It’s disappointing that Michael Cullen has ruled out both a tax-free bracket and a GST cut in his tax cut package to be announced at the Budget (not least of all because it means he clearly isn’t taking policy advice from The Standard).
His reasoning is odd on both points. The tax-free bracket is rejected because ‘up to 90 per cent of those earning less than $18,000 a year were temporarily on low incomes’ and it would offer little “meaningful relief for those further up the income scale’ That doesn’t make sense. A tax-free bracket would give exactly the same tax cut (in dollar terms) to everyone who has taxable income at or above the bracket level. Say you’ve got a $5,000 tax-free bracket: whether you’re earning $5,000 a year or $500,000 you would get a $750 a year cut. The higher income earner gets a smaller cut in percentage terms but everyone gets the same amount of cash.

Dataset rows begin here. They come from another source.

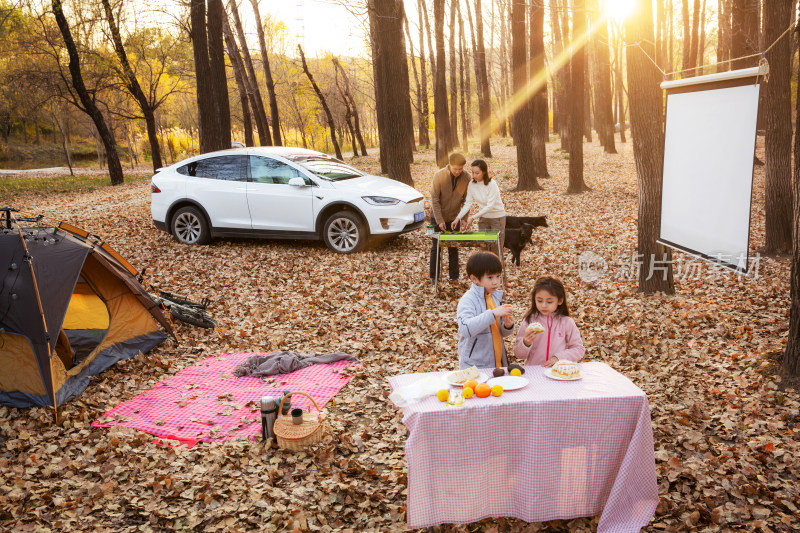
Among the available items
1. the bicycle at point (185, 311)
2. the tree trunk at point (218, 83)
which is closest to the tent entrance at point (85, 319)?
the bicycle at point (185, 311)

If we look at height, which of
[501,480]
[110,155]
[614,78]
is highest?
[614,78]

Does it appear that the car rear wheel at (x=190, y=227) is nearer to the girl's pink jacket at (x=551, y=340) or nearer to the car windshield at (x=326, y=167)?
the car windshield at (x=326, y=167)

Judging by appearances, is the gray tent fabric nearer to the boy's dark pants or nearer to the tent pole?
the tent pole

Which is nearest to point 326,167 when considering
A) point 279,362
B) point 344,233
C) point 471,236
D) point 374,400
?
point 344,233

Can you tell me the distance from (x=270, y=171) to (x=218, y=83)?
562cm

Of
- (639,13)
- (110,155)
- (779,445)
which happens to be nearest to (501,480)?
(779,445)

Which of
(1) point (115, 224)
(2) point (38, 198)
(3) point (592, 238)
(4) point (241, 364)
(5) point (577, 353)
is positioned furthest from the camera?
(2) point (38, 198)

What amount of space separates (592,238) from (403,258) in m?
3.94

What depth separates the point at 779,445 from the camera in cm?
424

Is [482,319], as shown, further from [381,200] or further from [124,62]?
[124,62]

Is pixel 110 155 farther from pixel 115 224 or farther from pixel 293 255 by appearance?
pixel 293 255

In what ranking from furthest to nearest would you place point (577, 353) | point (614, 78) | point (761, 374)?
point (614, 78) → point (761, 374) → point (577, 353)

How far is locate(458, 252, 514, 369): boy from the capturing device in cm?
406

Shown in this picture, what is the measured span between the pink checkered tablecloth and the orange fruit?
1.6 inches
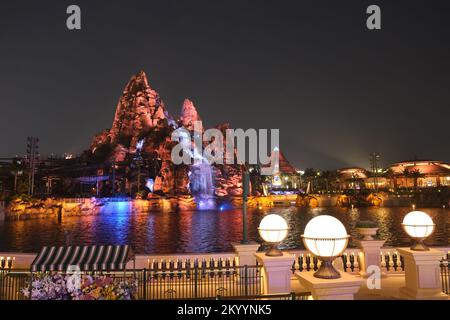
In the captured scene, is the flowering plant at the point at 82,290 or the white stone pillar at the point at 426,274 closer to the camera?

Conversely, he argues that a GST cut would favour the well-off more because they spend more. Now, GST is regarded as a regressive tax. That is, the lower your income the more of your income goes on GST, because you save less of your income a higher portion of your income is spent, attracting GST. How can cutting a regressive tax itself be a regressive move? The real argument against cutting GST is that the benefit of a sales tax cut is split between the seller and the buyer, which means you have to cut tax revenue a lot for relatively little more money directly in consumer’s pockets.
Even if both Cullen’s arguments stand, don’t they balance out? Cullen says a tax-free bracket doesn’t give enough to higher incomes, and a GST cut gives more to higher incomes do a bit of both and you’ve got a balance.
A tax-free bracket and lower GST would have been cut everyone’s tax, meeting that important fairness test. Politically, they would have been good cuts too: simple, easy to understand and implement. GST is hated and a tax-free bracket would have an easy resonance.
Now, Cullen is left with making adjustments to the rates and thresholds of the existing income tax brackets. It will be interesting to see what he comes up with. It’s his last chance to get it right.